Jealousy coiled low in his belly when he spotted his wife
standing just inside the ballroom surrounded by pretty boys and distinguished
gentlemen and one decrepit old duke. He raked his gaze over her, taking in the
pale-blue gown she wore with its square neckline and wide gray ribbon cinched
around her waist. Her skirts hugged her round hips before flaring out around
her long legs.

Her hair was swept away from her face and held back by a
strand of pearls that wound through the curls piled atop her head and dangled
down along the back of her neck before circling around and around the slender
column. The end of the long strand dipped into the shadowy valley between her
breasts. More than one man’s eyes were riveted to that strand of pearls.

“Excuse me, gentlemen,” Jack mumbled as he pushed his way
between them to stand before Olivia.

“Mr. Bentley,” she greeted, that damn smile gracing her lush
lips. “I believe you are acquainted with the Duke of Ridgeway and his grandson
Lord Belmont.

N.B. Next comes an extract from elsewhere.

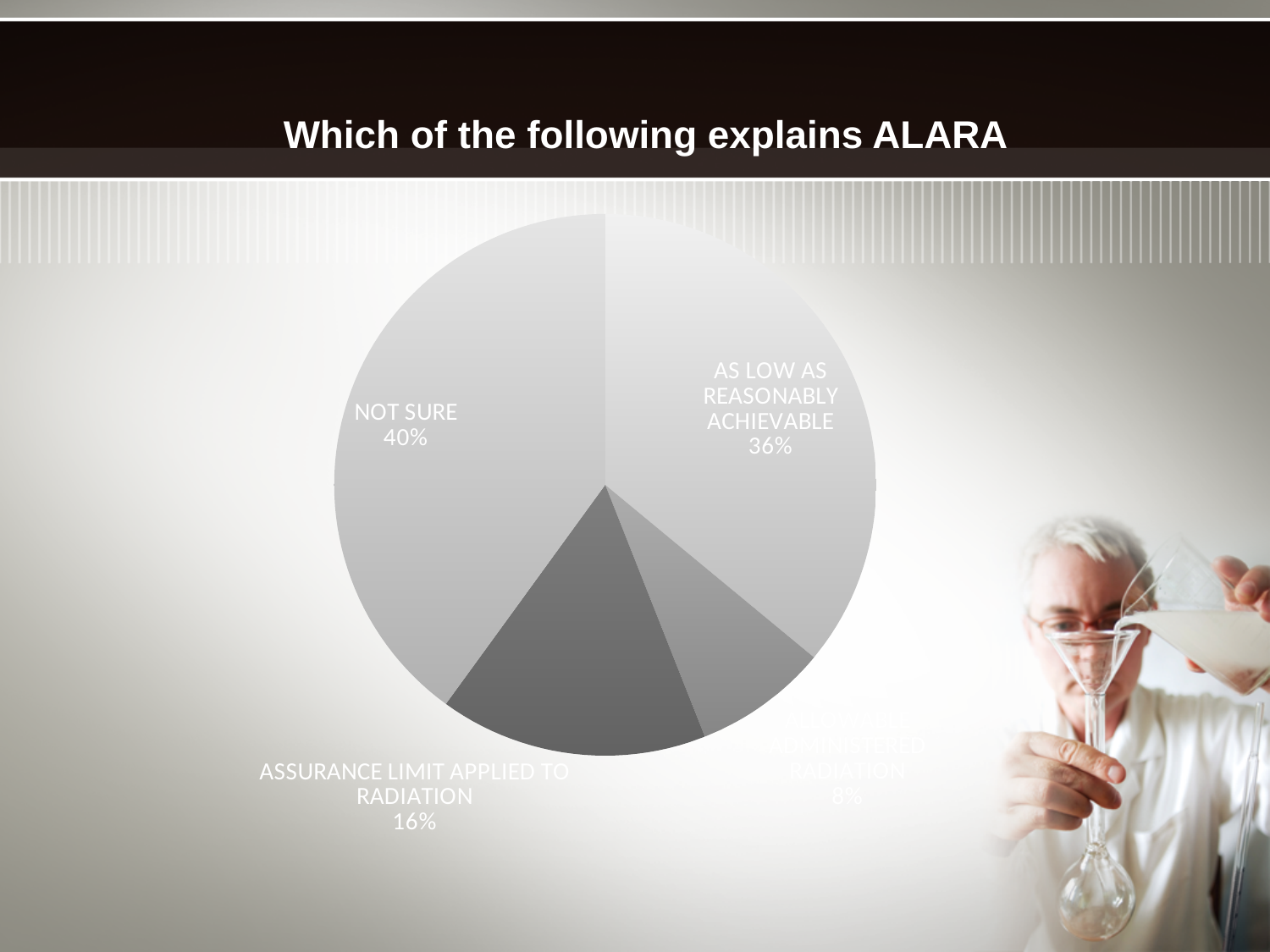
How many slices does the pie chart have? 4 What is the difference in percentage points between NOT SURE and AS LOW AS REASONABLY ACHIEVABLE? 4 percentage points What is the difference in percentage points between AS LOW AS REASONABLY ACHIEVABLE and ASSURANCE LIMIT APPLIED TO RADIATION? 20 percentage points What is the title of the slide? Which of the following explains ALARA Which is larger, ASSURANCE LIMIT APPLIED TO RADIATION or AS LOW AS REASONABLY ACHIEVABLE? AS LOW AS REASONABLY ACHIEVABLE Which slice of the pie chart is the largest? NOT SURE What percentage of the pie is the NOT SURE slice? 40% What percentage is shown for ASSURANCE LIMIT APPLIED TO RADIATION? 16% What kind of chart is shown on the slide? Pie chart Which is larger, the NOT SURE slice or the AS LOW AS REASONABLY ACHIEVABLE slice? NOT SURE What percentage is shown for AS LOW AS REASONABLY ACHIEVABLE? 36% What share of the pie does ASSURANCE LIMIT APPLIED TO RADIATION represent? 16%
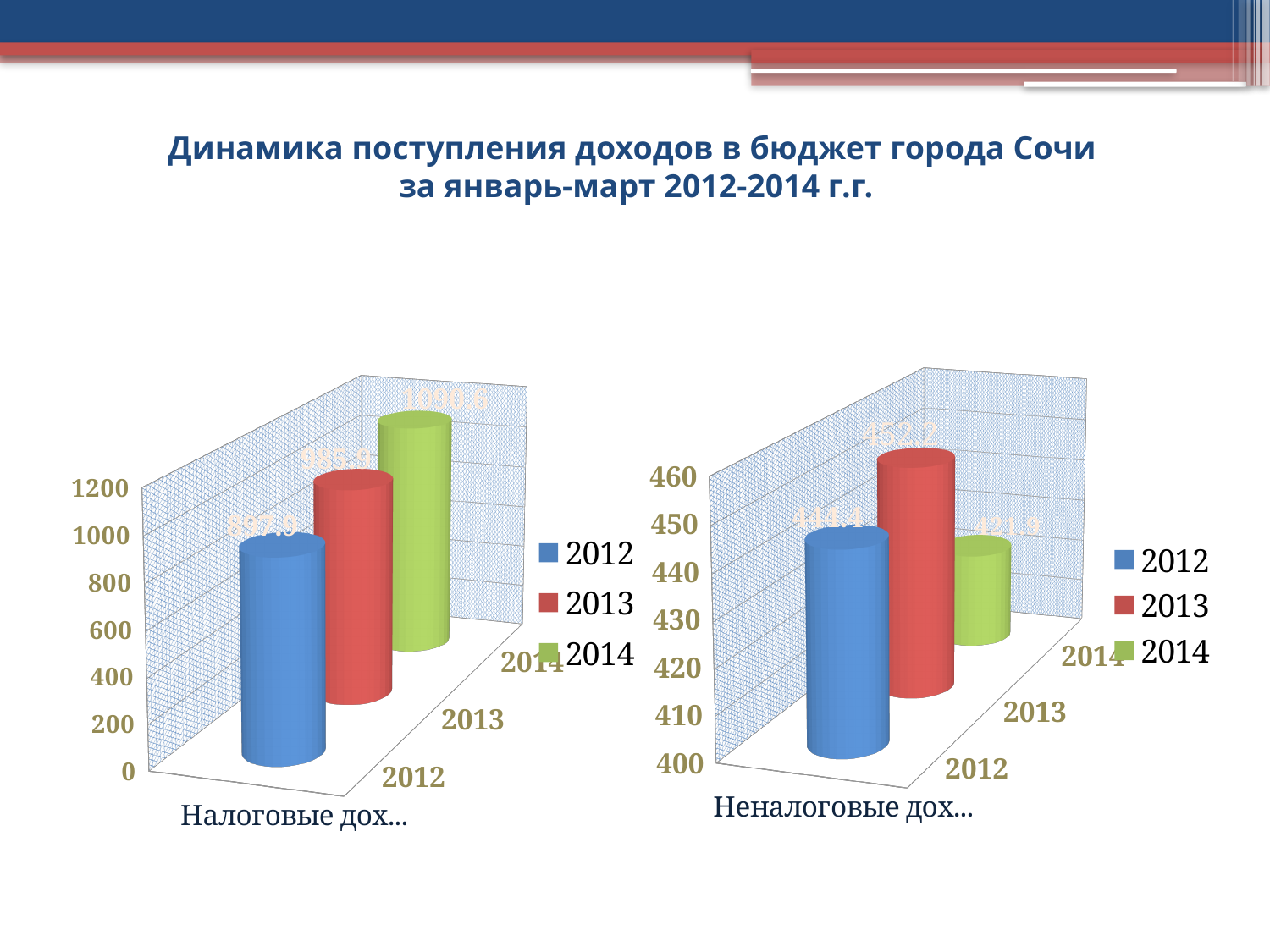
How many series does the legend of the left chart list? 3 In the right chart, what is the difference between the 2013 and 2012 values? 7.8 What kind of chart is the left chart? bar chart In the right chart, is the value for 2014 greater or less than 430? less In the left chart, which year has the highest value? 2014 In the left chart, what is the value for 2014? 1090.6 In the right chart, what is the value for 2013? 452.2 In the left chart, what is the value for 2012? 897.9 In the left chart, what is the difference between the 2014 and 2013 values? 104.7 In the left chart, do the values rise or fall from 2012 to 2014? rise In the right chart, which year has the lowest value? 2014 In the right chart, which is larger, the value for 2012 or the value for 2014? 2012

This worthy gentleman is Lord Casterbury…”

But Jack was no longer listening, had ceased hearing her
words through the blood roaring in his head.

“Belmont?” he barked.

“At your service,” the blond boy replied with a dimpled
smile and a slight nod.

“Cocky little shit,” Jack muttered.

Olivia sucked in a surprised breath, her gloved hands
fluttering about before falling to disappear into her skirts.

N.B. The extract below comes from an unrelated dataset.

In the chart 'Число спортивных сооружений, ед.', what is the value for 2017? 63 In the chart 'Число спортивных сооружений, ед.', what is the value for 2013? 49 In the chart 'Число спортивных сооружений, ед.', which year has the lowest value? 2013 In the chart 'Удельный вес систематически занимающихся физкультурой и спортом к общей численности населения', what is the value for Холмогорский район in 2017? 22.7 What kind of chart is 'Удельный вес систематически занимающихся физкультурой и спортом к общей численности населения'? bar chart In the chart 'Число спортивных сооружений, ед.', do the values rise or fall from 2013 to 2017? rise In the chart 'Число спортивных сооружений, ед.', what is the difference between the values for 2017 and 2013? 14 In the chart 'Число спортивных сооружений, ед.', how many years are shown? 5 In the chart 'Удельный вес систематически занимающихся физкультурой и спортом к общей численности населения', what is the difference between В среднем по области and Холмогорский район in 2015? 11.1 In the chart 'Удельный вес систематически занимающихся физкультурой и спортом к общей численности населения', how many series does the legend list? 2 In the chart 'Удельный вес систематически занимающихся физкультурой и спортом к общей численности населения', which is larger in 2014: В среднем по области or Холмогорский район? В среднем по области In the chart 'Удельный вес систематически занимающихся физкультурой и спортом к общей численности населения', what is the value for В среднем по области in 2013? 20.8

“I beg your pardon?” Belmont asked, his smile barely
slipping.

“I believe he said he’s having a coughing fit,” the Duke of
Ridgeway bellowed.

“My husband has caught a terrible cold.” Olivia latched on
to the explanation. “I’d best get him home to bed.”

“Hah, as if you’ve any idea where my bed is,” Jack growled.

“I…what?” Olivia blinked in confusion, or perhaps shock.

“So this is the boy you were to marry?” he demanded with a
nod at the too handsome young man who watched him with a lopsided smile, his
pale-blue eyes twinkling. “He might have been a better choice.”

“Stop this,” she hissed, taking one small step toward him.

“He’s likely too young to know what he’s missing,” Jack
continued relentlessly, ignoring the jab of his conscience.

“Oh, I don’t know about that,” Belmont argued so jovially
that Jack turned to glare at him. “I’m not so young that I can’t appreciate the
plum that nearly fell into my hands.”

“Plum?” Olivia repeated, her eyes narrowing as she pivoted
to face the young man who might have been her husband. “Did you just call me a
plum?”

Her haughty disdain accomplished what Jack’s anger had not.
Belmont stepped back, the smile falling from his lips.

“I’ll thank you to refrain from comparing me to fruit,” she
told the boy, her voice dripping scorn. “And furthermore, there was never,
never any danger of my falling into your soft, pale hands.”

“She’s a peach,” Jack growled as lust hit him square in the
belly and sunk deep into his groin. “Luscious and juicy and ripe.”